ARTICLE:
Blackpill (or Black Pill) is a suburban area of Swansea, Wales, beside Swansea Bay, about  southwest of the city centre.

Description 
Blackpill falls into the Mayals ward.

The area is centred on a seafront building on Mumbles road, which once served as a station and power station for the Swansea and Mumbles Railway; today, it houses a cafe called "The Junction". The land between Mumbles road and Blackpill beach is used as Blackpill Lido, a family and children's play area which is popular in summer. Also on Mumbles road is 'The Woodman', a local pub, and Blackpill Post Office.

Behind the Woodman, to the left of the main entrance to Clyne Gardens, is Clyne Chapel. The chapel was built in 1907 by Graham Vivian, who owned the nearby Clyne Castle and Estate, as the private chapel for his family. Although Vivian specified that it should have no stained glass windows to distract from the beauty of its surroundings, there are within it a range of notable artefacts that he collected on his tours to Italy. Clyne Chapel is a Grade II listed building and serves as the Anglican church for the local community.

The southern entrance to the Clyne valley cycle track is just across the road from the boating lake area. This cycle track runs through the Clyne Valley Country Park to Killay, Dunvant, and Gowerton, following the route of a former railway line, which formed the start of the Heart of Wales Line prior to the Beeching Axe of the 1960s.

Dataset lines:
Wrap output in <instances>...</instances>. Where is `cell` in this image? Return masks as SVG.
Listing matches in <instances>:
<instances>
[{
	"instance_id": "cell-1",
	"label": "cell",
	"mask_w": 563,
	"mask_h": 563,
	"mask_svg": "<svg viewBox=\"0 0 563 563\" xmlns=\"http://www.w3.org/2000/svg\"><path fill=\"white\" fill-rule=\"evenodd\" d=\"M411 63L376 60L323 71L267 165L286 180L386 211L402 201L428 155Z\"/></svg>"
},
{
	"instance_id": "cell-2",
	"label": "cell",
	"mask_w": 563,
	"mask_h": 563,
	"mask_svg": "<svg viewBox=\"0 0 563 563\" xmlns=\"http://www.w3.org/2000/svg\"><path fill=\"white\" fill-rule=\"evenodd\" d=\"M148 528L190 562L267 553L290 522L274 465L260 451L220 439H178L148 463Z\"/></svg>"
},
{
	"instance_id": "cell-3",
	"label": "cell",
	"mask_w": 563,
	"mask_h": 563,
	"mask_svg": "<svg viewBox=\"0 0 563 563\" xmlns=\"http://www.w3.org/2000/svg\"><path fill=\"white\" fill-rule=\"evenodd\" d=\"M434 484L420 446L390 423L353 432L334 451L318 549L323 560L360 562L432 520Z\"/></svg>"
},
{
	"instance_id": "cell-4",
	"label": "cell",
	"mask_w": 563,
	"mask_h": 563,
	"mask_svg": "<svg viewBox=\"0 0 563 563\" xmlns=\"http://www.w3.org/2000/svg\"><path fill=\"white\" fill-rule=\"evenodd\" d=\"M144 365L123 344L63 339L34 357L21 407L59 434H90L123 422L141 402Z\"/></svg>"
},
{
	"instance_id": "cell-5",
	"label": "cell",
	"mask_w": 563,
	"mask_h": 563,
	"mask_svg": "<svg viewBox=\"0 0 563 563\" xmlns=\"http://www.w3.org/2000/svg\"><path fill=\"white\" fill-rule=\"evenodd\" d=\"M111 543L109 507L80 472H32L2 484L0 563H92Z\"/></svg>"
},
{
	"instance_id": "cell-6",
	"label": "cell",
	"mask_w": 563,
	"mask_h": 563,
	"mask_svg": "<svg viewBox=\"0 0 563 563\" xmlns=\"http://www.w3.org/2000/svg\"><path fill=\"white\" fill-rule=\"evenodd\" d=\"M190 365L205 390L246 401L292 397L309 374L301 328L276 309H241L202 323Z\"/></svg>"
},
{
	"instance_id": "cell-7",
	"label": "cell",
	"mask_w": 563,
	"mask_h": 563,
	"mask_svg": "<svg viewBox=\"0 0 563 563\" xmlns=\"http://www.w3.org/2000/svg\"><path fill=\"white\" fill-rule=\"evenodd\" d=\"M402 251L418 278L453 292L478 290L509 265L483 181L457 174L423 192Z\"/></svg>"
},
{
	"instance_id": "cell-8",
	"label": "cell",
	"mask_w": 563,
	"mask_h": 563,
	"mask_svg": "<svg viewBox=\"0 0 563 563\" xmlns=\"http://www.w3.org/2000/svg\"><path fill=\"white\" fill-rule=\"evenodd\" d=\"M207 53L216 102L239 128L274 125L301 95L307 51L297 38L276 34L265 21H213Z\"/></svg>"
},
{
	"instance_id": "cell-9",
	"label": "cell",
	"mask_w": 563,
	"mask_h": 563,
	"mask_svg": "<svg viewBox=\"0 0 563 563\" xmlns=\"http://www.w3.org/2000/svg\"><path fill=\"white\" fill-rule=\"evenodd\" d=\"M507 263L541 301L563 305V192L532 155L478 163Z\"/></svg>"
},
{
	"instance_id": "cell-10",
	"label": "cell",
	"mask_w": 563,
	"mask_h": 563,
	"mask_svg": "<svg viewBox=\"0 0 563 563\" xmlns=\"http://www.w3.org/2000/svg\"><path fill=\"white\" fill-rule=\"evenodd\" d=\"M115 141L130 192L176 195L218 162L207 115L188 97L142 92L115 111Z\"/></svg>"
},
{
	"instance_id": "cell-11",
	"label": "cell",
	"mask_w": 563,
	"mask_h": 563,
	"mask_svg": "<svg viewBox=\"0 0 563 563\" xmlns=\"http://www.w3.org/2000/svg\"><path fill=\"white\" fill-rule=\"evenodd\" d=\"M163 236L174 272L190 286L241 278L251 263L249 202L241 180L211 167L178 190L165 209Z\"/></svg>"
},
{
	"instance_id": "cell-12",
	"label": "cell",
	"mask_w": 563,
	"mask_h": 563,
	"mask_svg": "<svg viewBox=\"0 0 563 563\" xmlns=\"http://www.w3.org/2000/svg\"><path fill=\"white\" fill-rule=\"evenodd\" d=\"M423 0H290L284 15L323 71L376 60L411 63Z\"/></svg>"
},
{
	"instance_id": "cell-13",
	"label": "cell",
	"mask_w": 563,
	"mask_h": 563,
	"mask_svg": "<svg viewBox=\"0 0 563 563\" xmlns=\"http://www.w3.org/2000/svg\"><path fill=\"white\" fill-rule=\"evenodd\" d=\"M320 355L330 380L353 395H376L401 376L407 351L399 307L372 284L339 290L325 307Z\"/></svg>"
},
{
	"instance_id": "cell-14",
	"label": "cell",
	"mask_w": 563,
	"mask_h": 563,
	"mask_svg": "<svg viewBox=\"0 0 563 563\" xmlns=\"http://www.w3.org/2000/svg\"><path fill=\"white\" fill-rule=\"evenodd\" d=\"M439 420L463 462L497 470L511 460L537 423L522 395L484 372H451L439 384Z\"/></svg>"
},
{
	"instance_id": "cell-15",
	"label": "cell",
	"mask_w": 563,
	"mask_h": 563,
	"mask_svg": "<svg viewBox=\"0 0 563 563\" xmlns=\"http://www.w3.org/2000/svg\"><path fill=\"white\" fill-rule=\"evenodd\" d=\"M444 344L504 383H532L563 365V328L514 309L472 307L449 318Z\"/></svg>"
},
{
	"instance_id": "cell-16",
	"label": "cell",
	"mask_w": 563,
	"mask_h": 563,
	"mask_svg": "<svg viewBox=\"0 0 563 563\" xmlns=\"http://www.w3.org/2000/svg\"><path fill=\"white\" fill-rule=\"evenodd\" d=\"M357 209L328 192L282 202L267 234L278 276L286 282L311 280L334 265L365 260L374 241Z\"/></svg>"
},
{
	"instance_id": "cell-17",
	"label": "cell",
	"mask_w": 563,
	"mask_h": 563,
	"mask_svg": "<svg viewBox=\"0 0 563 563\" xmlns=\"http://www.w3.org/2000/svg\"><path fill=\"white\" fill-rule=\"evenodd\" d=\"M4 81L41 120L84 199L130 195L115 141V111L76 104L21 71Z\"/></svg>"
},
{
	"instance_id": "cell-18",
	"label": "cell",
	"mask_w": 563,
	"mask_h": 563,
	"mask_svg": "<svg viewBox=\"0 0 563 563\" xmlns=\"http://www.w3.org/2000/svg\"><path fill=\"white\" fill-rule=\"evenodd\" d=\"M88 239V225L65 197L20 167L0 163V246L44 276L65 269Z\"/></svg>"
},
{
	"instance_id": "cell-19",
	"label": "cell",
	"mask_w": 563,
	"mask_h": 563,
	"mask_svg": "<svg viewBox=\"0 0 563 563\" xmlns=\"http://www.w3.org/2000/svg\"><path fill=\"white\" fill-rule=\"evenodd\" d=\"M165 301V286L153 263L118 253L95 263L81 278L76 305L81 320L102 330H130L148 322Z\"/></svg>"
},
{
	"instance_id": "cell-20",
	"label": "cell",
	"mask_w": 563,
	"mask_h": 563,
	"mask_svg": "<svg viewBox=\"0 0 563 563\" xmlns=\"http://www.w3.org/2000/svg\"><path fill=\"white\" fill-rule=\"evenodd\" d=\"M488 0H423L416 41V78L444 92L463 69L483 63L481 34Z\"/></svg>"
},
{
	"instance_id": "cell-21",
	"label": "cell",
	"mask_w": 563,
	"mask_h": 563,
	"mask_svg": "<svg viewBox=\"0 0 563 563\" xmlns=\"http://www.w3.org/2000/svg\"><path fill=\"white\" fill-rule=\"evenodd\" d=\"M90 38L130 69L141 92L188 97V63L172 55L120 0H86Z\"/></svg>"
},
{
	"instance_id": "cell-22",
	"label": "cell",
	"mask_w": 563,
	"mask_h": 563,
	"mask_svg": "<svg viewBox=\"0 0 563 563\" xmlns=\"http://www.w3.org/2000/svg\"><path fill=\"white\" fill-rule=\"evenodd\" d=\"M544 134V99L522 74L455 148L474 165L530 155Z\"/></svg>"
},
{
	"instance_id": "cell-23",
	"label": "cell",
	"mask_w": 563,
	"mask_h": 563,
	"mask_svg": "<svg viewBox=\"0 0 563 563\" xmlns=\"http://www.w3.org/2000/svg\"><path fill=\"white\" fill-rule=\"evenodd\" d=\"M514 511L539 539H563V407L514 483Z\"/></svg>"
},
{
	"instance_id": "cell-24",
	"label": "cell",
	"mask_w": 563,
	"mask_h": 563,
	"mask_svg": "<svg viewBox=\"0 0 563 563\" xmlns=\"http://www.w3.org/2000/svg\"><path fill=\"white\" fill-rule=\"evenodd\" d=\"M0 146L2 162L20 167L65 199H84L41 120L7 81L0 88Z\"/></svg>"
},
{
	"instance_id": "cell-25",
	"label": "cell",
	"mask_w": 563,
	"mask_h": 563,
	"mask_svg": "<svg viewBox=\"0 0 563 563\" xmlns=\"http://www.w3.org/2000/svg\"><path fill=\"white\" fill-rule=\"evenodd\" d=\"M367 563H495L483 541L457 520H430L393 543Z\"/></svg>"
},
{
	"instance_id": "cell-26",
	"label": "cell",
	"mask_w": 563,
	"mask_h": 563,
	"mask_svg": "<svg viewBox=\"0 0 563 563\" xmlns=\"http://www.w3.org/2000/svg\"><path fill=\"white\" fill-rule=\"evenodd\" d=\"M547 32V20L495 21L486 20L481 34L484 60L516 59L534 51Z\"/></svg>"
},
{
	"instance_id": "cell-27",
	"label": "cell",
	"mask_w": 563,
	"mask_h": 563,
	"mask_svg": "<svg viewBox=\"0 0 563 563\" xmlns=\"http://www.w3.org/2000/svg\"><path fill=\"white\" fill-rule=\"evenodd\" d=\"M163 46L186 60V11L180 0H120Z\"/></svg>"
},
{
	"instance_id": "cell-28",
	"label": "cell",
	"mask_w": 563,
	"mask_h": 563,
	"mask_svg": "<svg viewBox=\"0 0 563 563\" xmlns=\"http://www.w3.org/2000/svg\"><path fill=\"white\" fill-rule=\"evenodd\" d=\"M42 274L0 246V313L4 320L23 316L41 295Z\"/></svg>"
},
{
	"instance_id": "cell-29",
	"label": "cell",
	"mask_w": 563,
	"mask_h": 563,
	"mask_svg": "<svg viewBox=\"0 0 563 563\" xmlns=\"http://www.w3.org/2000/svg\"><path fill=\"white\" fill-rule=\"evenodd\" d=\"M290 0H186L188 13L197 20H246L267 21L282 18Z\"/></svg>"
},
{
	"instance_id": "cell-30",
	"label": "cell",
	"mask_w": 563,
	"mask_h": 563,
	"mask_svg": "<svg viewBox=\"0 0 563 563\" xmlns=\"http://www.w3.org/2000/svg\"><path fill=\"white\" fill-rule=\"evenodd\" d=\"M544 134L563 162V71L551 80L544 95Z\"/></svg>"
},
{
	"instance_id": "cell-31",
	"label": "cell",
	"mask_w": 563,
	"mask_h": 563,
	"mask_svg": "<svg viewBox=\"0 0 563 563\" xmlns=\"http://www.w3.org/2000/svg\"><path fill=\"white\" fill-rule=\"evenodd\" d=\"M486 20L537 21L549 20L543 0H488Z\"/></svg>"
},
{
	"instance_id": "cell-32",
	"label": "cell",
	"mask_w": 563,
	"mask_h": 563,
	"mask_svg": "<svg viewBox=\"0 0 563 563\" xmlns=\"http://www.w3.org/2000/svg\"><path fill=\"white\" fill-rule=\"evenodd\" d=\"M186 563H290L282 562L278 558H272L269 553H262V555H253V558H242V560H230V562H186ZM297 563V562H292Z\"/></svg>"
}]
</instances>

PROBLEMS TO SOLVE:
1. Rewrite the part of the Blackpill text that opens with the words "Behind the Woodman, to" and closes with "the local community.", swapping "Graham Vivian" for "G. Vivian".
2. Please carry on the Blackpill text from the point where it ends.
The lines above play no part in this.

RESULTS FOR EACH TASK:
1.
Behind the Woodman, to the left of the main entrance to Clyne Gardens, is Clyne Chapel. The chapel was built in 1907 by G. Vivian, who owned the nearby Clyne Castle and Estate, as the private chapel for his family. Although Vivian specified that it should have no stained glass windows to distract from the beauty of its surroundings, there are within it a range of notable artefacts that he collected on his tours to Italy. Clyne Chapel is a Grade II listed building and serves as the Anglican church for the local community.

2.
Sloping uphill to the west of Blackpill are Clyne Gardens (Gerddi Clun), the landscaped former park of Clyne Castle. Built in the late 18th century and much altered, the building was for half a century a university hall, but is now converted to flats. Replacing demolished 20th-century student accommodation blocks is a new estate of luxury futuristic houses built by Holder Mathias Architects, which were nominated for a RIBA award.

A Territorial Army barracks is just off the Mumbles Road leading up to West Cross.

Leisure

Blackpill has leisure facilities such as a former boating lake, which was here for about thirty years and has now been converted into a shallow paddling pool. North of the boating lake was a mini golf course sandwiched between a carriageway and cycle track. Blackpill Pitch-and-Putt, despite its name, is actually within the Sketty electoral ward, and in 2016 was converted to a footgolf course.

Blackpill Beach
Blackpill Beach is an area known for wildlife and wildlife watchers. Large numbers of wading birds and a variety of gulls, some rare, gather here at high tide. The beach and the stream that flows out of the area is a designated Site of Special Scientific Interest.

Plans
The local council has plans to improve the leisure facilities in the area. Proposals include a new visitor centre for bird watchers at the mouth of the Blackpill Stream, additional car parking, upgrades to the Blackpill Lido to create a children's water park, a cycle hire centre, and improvements to the waterfront skate park.

A new foot- and cycle-bridge has been proposed, crossing over the dual carriageway, to connect the waterfront promenade to the cycle track in the Clyne Valley. A fourth park and ride site for Swansea is planned to be located at the existing car park at the entrance to the Clyne Valley Country Park. This new park-and-ride facility would serve both Mumbles and the city centre.

References

External links
BBC South West Wales: Blackpill Dunes
BBC South West Wales: Blackpill Lido
 “A Stroll Through The History of Blackpill”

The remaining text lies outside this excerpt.